* _Trecho do texto_:

· · · · ·

Eu sei que “remédio psiquiátrico” não soa bem. Tenho várias pessoas queridas que precisam desse tipo de medicação para tratar distúrbios de ansiedade, déficit de atenção, depressão, mania ou transtorno bipolar – o que não é nenhuma surpresa, já que a taxa combinada de prevalência desses transtornos refere-se a mais de 15% da população. E todas elas já me manifestaram o desejo de parar de tomar seus respectivos remédios.
Eu entendo. Eu mesma preciso de uma medicação diária, para uma arritmia cardíaca. E sim, eu mesma também já quis e até experimentei parar o remédio, para ver se minha condição “tinha passado”. Todas as vezes, me arrependi – e em várias delas fui parar no pronto-socorro. Meu problema é uma condição crônica, como tantas outras, e portanto sem cura – apenas tratamento todo santo dia, para o resto da vida.
Se é ruim usar um remédio pelo resto da vida? Eu diria que é uma questão de ponto de vista. Na verdade, acho uma bênção que ao menos existam remédios para condições crônicas. Sim, todo medicamento tem efeitos colaterais. Faz sentido: o número de receptores, neurotransmissores e hormônios diferentes que regulam nosso corpo, embora grande, é limitado, e portanto é esperado que o remédio que age sobre uma parte do corpo também tenha efeitos adicionais sobre várias outras. Esses custos possíveis devem ser colocados na balança, claro.Mas é preciso lembrar que a razão de qualquer tratamento, seja medicamentoso, cirúrgico ou comportamental, é melhorar a qualidade de vida de quem precisa do recurso. Se a vida é melhor e tão menos sofrida com o remédio que afasta as nuvens da alma, desfaz a dificuldade de concentração, dissipa os pensamentos catastróficos ou acalma a euforia maníaca, por que não gozar dessa melhoria?

· · · · ·

* _Dados armazenados_:
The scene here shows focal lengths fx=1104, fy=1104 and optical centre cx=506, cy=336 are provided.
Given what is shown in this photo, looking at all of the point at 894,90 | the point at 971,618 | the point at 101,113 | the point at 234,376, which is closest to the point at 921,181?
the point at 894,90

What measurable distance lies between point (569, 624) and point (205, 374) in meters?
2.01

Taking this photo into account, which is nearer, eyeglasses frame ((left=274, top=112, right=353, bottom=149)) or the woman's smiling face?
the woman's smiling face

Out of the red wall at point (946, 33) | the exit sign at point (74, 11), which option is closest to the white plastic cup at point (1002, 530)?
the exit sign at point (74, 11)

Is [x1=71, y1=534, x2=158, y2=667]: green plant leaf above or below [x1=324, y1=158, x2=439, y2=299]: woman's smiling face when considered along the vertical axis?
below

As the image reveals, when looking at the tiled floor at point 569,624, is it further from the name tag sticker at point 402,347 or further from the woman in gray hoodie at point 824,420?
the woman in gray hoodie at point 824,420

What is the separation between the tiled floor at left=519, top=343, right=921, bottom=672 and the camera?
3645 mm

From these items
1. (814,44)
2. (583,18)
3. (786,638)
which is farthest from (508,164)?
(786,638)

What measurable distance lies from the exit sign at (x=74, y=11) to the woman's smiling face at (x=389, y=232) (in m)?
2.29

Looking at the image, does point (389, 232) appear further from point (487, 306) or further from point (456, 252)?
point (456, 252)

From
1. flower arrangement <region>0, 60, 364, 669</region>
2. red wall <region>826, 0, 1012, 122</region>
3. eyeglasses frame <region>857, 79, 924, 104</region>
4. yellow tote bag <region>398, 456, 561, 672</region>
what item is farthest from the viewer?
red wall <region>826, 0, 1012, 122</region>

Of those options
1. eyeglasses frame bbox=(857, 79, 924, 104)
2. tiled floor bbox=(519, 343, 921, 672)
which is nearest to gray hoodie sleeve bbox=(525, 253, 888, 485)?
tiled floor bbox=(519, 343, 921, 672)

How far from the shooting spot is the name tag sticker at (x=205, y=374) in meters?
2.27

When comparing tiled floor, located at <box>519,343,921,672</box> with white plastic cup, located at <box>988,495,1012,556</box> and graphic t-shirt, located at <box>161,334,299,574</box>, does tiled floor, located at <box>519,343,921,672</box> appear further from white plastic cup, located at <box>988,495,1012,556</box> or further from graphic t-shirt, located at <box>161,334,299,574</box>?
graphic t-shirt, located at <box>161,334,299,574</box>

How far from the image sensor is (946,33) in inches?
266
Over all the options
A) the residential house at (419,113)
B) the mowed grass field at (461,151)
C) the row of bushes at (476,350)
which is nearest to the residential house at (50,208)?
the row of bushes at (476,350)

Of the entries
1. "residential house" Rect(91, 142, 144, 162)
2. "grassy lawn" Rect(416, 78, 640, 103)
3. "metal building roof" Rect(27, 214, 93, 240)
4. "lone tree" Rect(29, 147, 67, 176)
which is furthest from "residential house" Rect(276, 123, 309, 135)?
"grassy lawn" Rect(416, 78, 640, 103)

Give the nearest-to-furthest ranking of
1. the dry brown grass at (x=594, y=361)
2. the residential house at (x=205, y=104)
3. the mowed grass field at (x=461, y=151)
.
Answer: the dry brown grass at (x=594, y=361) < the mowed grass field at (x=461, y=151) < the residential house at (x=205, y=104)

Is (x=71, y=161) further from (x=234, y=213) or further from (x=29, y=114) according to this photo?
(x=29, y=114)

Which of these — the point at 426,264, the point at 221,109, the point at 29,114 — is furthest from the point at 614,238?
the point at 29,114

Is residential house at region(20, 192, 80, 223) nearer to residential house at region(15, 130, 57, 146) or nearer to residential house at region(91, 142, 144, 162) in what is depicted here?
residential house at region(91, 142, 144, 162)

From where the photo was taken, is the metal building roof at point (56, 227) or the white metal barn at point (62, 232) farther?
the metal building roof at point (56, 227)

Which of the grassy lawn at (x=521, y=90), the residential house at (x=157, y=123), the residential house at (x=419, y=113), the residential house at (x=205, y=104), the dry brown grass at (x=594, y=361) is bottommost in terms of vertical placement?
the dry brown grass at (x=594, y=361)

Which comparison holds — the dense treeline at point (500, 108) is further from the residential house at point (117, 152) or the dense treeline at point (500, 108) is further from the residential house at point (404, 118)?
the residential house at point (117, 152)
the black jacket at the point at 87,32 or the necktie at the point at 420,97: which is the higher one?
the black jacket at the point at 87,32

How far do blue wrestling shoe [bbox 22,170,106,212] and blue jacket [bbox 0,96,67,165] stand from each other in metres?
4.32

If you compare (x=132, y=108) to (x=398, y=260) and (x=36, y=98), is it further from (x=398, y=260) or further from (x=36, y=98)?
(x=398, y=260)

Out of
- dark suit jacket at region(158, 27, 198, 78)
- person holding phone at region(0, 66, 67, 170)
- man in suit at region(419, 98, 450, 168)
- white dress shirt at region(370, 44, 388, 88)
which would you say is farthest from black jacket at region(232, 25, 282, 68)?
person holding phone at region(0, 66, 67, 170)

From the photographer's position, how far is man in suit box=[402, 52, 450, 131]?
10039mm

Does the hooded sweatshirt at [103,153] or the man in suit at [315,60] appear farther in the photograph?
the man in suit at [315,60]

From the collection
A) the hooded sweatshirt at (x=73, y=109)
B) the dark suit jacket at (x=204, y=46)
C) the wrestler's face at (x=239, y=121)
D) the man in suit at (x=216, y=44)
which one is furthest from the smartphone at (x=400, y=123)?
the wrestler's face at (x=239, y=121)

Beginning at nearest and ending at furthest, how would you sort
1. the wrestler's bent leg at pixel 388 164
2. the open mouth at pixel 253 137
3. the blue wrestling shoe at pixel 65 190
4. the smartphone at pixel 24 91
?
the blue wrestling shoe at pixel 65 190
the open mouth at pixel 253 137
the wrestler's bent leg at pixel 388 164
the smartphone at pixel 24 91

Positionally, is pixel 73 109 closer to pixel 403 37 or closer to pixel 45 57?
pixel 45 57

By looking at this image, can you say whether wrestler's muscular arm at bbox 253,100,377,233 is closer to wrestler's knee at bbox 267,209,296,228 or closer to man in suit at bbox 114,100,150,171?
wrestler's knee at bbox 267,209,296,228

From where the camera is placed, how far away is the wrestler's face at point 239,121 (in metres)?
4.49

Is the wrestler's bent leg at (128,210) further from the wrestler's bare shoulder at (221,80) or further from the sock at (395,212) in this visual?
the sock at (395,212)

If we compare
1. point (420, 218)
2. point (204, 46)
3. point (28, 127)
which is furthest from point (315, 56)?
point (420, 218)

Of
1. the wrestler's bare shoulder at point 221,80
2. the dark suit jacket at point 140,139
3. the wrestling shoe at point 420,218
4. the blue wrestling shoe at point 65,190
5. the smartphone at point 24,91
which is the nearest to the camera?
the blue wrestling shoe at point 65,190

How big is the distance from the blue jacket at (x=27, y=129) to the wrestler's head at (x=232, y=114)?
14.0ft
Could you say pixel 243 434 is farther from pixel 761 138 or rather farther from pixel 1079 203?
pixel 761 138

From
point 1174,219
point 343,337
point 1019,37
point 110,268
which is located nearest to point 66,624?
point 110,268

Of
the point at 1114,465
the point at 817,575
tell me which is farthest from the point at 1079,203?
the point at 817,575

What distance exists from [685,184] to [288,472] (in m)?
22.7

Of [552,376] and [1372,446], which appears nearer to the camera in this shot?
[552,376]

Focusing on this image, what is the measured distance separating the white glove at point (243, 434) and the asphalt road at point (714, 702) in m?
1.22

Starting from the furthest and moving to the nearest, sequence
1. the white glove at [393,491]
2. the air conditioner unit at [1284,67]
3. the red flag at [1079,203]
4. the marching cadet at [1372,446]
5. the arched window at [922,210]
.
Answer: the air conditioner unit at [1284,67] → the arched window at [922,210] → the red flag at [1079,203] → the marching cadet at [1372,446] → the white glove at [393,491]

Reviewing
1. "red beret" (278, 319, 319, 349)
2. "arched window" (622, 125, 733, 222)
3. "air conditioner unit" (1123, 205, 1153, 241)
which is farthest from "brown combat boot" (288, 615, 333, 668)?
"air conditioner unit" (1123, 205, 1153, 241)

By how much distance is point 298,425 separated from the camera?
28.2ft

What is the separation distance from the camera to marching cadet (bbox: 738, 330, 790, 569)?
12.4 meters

· · · · ·

* _O que fazer_: No texto sobre remédios, reescreva o trecho que vai de "Eu entendo. Eu" até "resto da vida.", trocando "arritmia cardíaca" por "pressão alta".

* _Resultado_:
Eu entendo. Eu mesma preciso de uma medicação diária, para uma pressão alta. E sim, eu mesma também já quis e até experimentei parar o remédio, para ver se minha condição “tinha passado”. Todas as vezes, me arrependi – e em várias delas fui parar no pronto-socorro. Meu problema é uma condição crônica, como tantas outras, e portanto sem cura – apenas tratamento todo santo dia, para o resto da vida.